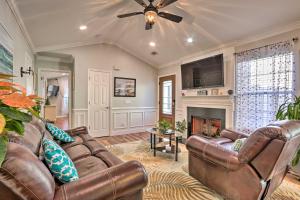 a living room with a couch and a fireplace at Bluffton Getaway Fenced Yard, 7 Mi to Beach! in Bluffton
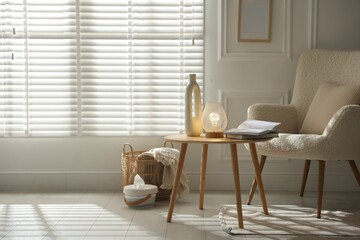Stylish lamp, vase and books on wooden table near armchair indoors, space for text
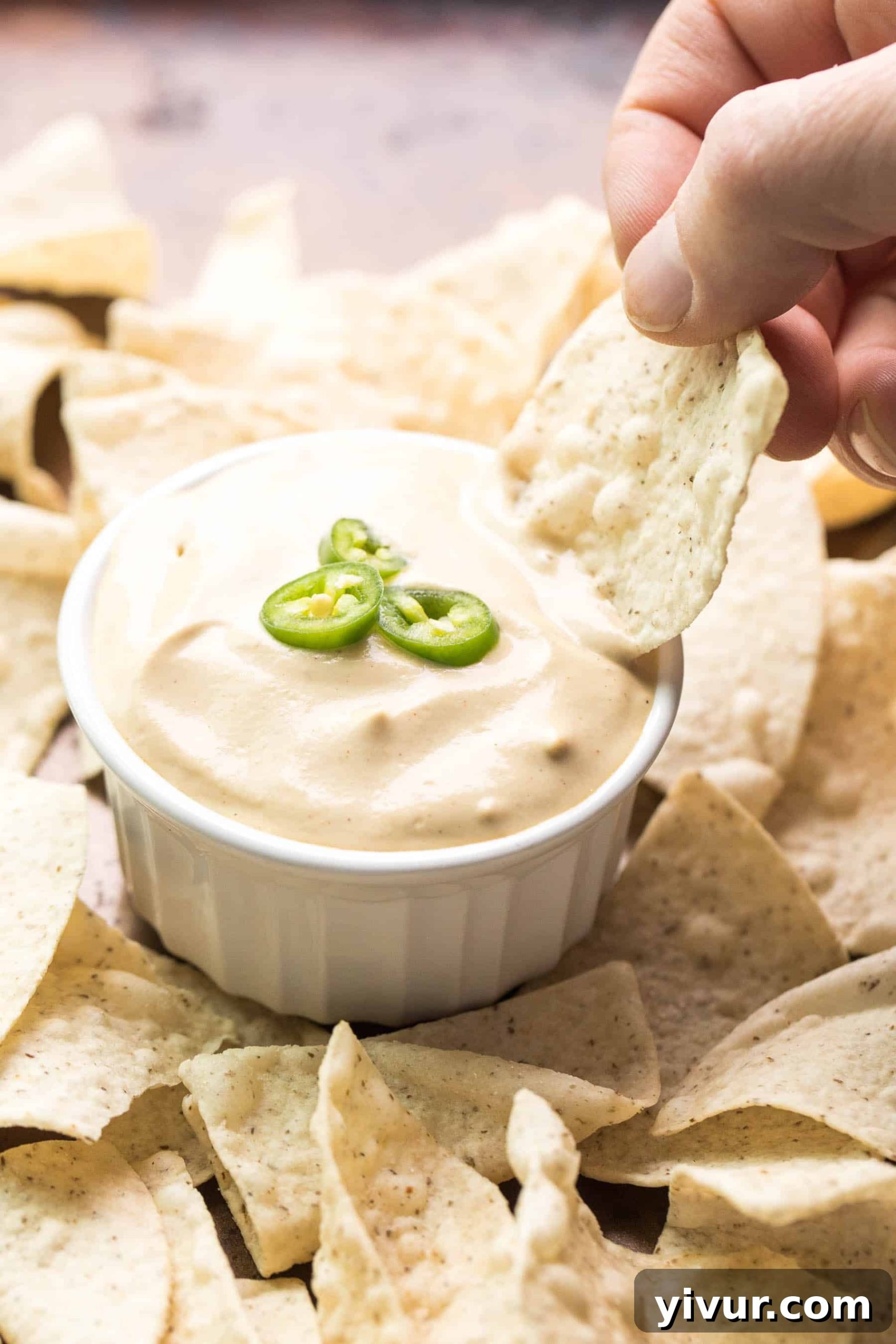 A close-up shot of a hand dipping a crispy tortilla chip into a bowl of creamy, delicious queso nacho cheese, ready for enjoyment.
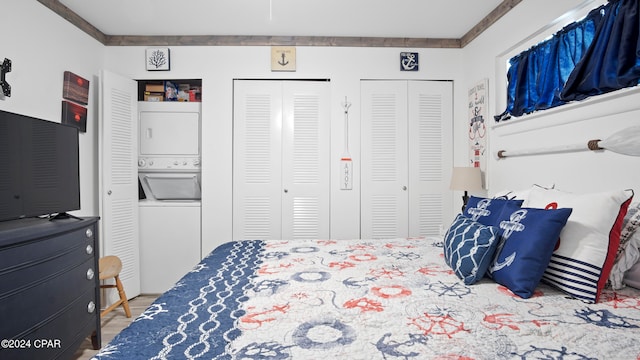 bedroom with crown molding, stacked washer and clothes dryer, wood-type flooring, and two closets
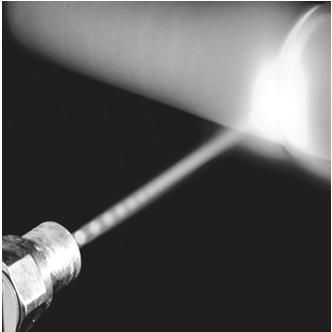 Pierwszy laser CO 2 z 1968 roku (Science Museum, Londyn) Działanie lasera: LASER (Light Amplification by the Stimulated Emission of Radiation) - Absorpcja promieniowania powoduje przejście atomu ze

· · · · ·

Rewrite every entry above as a numbered list with no blank lines. Keep only the caption text and leave out the pictures.

● ANSWER SECTION:
1.  a living room with a couch and a fireplace at Bluffton Getaway Fenced Yard, 7 Mi to Beach! in Bluffton
2. Stylish lamp, vase and books on wooden table near armchair indoors, space for text
3.  A close-up shot of a hand dipping a crispy tortilla chip into a bowl of creamy, delicious queso nacho cheese, ready for enjoyment.
4.  bedroom with crown molding, stacked washer and clothes dryer, wood-type flooring, and two closets
5.  Pierwszy laser CO 2 z 1968 roku (Science Museum, Londyn) Działanie lasera: LASER (Light Amplification by the Stimulated Emission of Radiation) - Absorpcja promieniowania powoduje przejście atomu ze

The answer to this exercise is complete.